O artigo 32 do regulamento específico da Série A diz que: “somente será permitida uma demissão de treinador sem justa causa, por iniciativa do clube, durante o campeonato. Caso o clube demita um segundo treinador sem justa causa após ter demitido o primeiro nessa mesma condição, deverá necessariamente utilizar um treinador (profissional) registrado há pelo menos seis meses. Eventual pedido de demissão por parte do treinador, demissão por justa causa por iniciativa do clube ou rescisão por mútuo acordo não serão computados”.
A parte final do texto é que, em tese, descaracteriza a regra, mas o advogado Matheus Mendes, do escritório Rodrigues de Albuquerque Advogados, tem uma visão diferente.

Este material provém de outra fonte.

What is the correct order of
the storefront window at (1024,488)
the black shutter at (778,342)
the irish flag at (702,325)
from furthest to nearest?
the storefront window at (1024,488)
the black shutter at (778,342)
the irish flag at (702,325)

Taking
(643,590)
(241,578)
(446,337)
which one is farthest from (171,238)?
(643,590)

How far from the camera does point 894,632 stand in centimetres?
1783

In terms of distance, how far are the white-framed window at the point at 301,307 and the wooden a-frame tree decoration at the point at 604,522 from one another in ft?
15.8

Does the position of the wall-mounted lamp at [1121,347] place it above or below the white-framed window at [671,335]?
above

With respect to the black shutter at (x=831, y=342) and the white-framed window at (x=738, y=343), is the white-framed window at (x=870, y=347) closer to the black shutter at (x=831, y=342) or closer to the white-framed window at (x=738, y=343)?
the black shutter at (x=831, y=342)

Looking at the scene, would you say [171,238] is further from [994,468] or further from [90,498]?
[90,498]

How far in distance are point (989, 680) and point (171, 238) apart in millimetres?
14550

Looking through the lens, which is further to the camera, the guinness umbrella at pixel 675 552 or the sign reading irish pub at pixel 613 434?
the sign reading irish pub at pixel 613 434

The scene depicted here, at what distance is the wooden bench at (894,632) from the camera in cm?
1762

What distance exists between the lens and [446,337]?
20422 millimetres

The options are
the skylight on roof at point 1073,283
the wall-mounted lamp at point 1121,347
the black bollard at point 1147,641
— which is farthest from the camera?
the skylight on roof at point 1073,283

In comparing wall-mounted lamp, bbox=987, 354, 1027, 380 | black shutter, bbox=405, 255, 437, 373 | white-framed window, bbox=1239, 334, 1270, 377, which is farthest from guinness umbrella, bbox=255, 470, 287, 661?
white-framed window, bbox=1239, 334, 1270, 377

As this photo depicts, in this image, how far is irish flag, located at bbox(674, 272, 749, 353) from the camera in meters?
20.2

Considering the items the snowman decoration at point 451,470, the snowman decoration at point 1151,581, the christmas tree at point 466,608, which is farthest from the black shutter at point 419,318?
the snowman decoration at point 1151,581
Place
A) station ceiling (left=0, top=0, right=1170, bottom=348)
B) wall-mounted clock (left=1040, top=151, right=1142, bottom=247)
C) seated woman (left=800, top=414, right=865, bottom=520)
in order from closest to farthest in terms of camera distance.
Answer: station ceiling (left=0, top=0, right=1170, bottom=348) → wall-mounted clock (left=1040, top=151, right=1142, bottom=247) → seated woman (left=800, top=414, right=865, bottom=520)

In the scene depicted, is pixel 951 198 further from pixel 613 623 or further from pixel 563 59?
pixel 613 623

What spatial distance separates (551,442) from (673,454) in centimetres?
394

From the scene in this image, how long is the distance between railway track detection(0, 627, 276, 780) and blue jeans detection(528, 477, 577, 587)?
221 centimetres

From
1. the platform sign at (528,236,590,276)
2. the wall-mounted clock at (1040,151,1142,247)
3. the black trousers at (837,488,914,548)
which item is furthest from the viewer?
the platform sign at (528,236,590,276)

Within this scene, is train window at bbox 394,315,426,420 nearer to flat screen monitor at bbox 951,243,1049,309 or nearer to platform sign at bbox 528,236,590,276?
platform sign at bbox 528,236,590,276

Para ele, na prática, a nova diretriz aumenta o poder de barganha dos treinadores no momento em que as equipes precisarem trocar de comando técnico por desempenho ruim ou insatisfação com o trabalho.
“Para maquiar a dispensa sem justa causa (e assim não cair na regra), o clube pode ficar refém da barganha do treinador. Se a rescisão for por mútuo acordo, isso precisa ser formalizado, depende da anuência de todas as partes. Sendo desta forma, tem que ser estipulada uma contraprestação de uma parte para outra e aí o treinador pode barganhar um valor até maior do que lhe cabe receber”, explica Matheus.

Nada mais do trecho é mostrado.